Source document:
::::

The government has created a new web-site for employers and employees to use their extended homestays in a constructive way, by obtaining new skills and refreshing old ones:
The Skills Toolkit is made up of free online courses, tools and resources to help acquire and improve digital and numeracy skills. The Department for Education has consulted some of the country’s leading educational experts and employers to make up a collection of high quality resources to suit a range of interests and skill levels.
What is the situation, however, whether you or your employees need to provided training, which, unfortunately, must be paid for?
Training paid for by employees – tax treatment
Tax relief will not normally be given if an employee is paying for their own training, even if the purpose of the training is to help them improve in their job.
If an employee pays for their own training and is reimbursed by their employer, this will count as a ‘benefit in kind’, which will be taxable.
Training paid for by employers – tax treatment
Where training is paid for by the employer, the tax situation is different. On the whole, training which enables employees to better do their jobs will be tax deductible. This even includes general training, which may not have an immediate impact on their work.
In tax terms, it is therefore better for employees to ask their employers to pay their training expenses where possible, perhaps using a salary sacrifice scheme where necessary.
Allowable training expenditure
There is no restriction on the way the training can be delivered. Self-tuition packages, computer based training, distance learning, work experience or work placement and informal teach-ins are all acceptable as are more formal classroom based methods. It does not matter whether training is delivered internally or externally, or on a part-time or full-time basis.
A wide range of practical and/or theoretical skills will qualify for exemption so long as the skills are relevant to the employee. Where leadership and team skills are appropriate to the employee, participation in activities such as Outward Bound, Raleigh International, or Prince’s Trust will qualify. Work related first aid and health and safety courses will also qualify.

::::

Given task A: Write out the article on the tax treatment of training costs in full, word for word.

::::

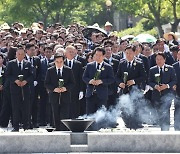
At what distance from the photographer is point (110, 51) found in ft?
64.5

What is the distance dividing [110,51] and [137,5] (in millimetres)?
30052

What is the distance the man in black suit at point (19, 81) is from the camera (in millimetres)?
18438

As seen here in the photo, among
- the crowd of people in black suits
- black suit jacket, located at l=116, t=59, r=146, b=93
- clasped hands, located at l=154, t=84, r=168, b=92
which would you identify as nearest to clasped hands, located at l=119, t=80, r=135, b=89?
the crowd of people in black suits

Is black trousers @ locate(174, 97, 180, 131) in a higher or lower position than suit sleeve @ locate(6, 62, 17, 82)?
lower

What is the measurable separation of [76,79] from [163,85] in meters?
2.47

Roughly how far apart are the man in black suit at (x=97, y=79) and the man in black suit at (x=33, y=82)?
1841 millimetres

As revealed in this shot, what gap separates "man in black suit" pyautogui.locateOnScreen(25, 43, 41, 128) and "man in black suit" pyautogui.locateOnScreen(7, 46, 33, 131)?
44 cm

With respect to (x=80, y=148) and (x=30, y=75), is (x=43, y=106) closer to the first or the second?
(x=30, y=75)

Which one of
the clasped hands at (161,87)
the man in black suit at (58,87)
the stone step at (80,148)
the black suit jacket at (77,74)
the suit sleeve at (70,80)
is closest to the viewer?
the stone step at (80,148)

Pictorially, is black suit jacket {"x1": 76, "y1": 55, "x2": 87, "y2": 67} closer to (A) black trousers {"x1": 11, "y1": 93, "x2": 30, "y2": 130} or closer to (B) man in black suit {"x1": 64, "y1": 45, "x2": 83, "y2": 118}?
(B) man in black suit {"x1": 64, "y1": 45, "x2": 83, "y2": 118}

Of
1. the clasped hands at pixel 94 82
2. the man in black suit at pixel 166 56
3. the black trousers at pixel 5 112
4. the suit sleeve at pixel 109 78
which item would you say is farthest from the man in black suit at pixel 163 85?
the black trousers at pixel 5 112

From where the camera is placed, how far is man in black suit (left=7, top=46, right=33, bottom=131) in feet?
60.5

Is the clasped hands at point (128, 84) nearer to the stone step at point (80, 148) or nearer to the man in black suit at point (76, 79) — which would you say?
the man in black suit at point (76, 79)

::::

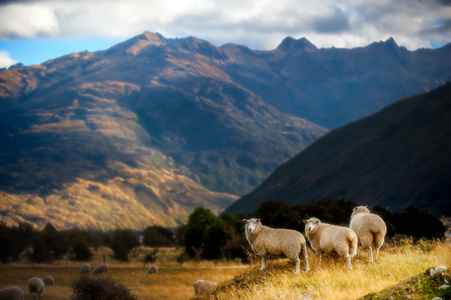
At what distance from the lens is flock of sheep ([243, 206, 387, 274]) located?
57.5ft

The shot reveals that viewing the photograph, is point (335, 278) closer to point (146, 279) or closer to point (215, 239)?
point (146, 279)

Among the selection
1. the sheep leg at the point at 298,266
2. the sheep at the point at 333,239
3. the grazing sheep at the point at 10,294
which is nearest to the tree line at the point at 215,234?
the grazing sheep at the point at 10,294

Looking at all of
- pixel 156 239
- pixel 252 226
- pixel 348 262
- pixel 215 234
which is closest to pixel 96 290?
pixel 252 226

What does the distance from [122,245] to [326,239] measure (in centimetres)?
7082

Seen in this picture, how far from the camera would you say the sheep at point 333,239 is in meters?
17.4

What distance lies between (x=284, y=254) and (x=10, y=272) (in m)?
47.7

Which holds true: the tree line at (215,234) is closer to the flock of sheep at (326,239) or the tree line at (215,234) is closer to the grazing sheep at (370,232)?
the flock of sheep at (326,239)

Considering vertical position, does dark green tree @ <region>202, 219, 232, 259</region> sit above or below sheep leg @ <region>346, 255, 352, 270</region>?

::::

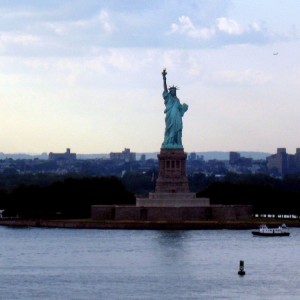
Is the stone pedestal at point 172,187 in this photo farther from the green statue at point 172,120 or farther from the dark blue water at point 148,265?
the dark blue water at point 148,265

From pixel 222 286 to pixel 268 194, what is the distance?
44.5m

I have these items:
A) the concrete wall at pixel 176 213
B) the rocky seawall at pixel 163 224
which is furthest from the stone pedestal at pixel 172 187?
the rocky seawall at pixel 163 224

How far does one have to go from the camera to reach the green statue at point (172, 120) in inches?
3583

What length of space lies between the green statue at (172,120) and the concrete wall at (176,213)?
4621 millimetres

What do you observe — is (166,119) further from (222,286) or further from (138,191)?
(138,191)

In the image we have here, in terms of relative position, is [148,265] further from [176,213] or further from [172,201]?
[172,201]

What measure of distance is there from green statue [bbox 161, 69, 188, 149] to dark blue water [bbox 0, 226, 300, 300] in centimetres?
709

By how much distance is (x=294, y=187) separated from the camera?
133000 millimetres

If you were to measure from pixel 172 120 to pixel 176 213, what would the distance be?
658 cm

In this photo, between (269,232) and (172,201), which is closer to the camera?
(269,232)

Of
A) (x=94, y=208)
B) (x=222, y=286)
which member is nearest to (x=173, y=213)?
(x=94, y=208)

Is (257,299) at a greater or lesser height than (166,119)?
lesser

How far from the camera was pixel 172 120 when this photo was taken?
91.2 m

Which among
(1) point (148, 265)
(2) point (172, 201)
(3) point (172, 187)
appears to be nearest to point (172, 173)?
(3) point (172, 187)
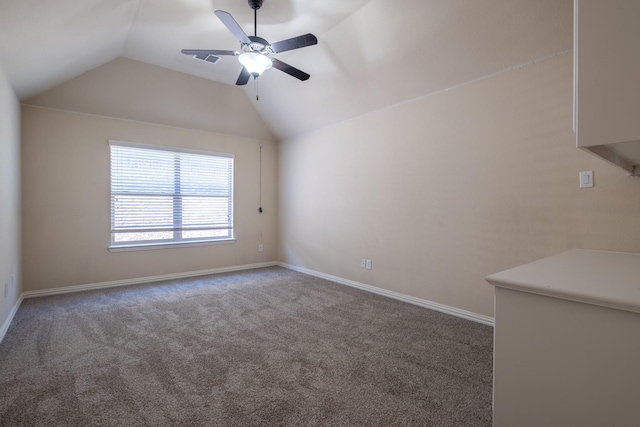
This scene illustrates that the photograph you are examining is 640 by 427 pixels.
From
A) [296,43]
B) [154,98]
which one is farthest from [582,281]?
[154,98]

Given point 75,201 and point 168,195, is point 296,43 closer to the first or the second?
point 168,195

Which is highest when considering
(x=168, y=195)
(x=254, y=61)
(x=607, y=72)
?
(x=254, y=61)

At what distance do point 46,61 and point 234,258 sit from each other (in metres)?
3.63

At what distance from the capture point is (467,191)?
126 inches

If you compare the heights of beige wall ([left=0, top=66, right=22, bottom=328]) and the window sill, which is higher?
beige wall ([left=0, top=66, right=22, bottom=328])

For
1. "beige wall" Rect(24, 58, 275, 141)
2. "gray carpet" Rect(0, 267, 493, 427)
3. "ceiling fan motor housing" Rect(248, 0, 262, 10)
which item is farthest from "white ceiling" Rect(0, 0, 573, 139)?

::::

Given task B: List every line in the entries that contains the string "dark", matching case exactly.

Task output A:
The government has created a new web-site for employers and employees to use their extended homestays in a constructive way, by obtaining new skills and refreshing old ones:
The Skills Toolkit is made up of free online courses, tools and resources to help acquire and improve digital and numeracy skills. The Department for Education has consulted some of the country’s leading educational experts and employers to make up a collection of high quality resources to suit a range of interests and skill levels.
What is the situation, however, whether you or your employees need to provided training, which, unfortunately, must be paid for?
Training paid for by employees – tax treatment
Tax relief will not normally be given if an employee is paying for their own training, even if the purpose of the training is to help them improve in their job.
If an employee pays for their own training and is reimbursed by their employer, this will count as a ‘benefit in kind’, which will be taxable.
Training paid for by employers – tax treatment
Where training is paid for by the employer, the tax situation is different. On the whole, training which enables employees to better do their jobs will be tax deductible. This even includes general training, which may not have an immediate impact on their work.
In tax terms, it is therefore better for employees to ask their employers to pay their training expenses where possible, perhaps using a salary sacrifice scheme where necessary.
Allowable training expenditure
There is no restriction on the way the training can be delivered. Self-tuition packages, computer based training, distance learning, work experience or work placement and informal teach-ins are all acceptable as are more formal classroom based methods. It does not matter whether training is delivered internally or externally, or on a part-time or full-time basis.
A wide range of practical and/or theoretical skills will qualify for exemption so long as the skills are relevant to the employee. Where leadership and team skills are appropriate to the employee, participation in activities such as Outward Bound, Raleigh International, or Prince’s Trust will qualify. Work related first aid and health and safety courses will also qualify.

Task output B:
Considering vertical position, does dark green tree @ <region>202, 219, 232, 259</region> sit above or below sheep leg @ <region>346, 255, 352, 270</region>?
Is the stone pedestal at point 172,187 in this photo farther from the green statue at point 172,120 or farther from the dark blue water at point 148,265?
the dark blue water at point 148,265
What measure of distance is there from green statue [bbox 161, 69, 188, 149] to dark blue water [bbox 0, 226, 300, 300] in centimetres?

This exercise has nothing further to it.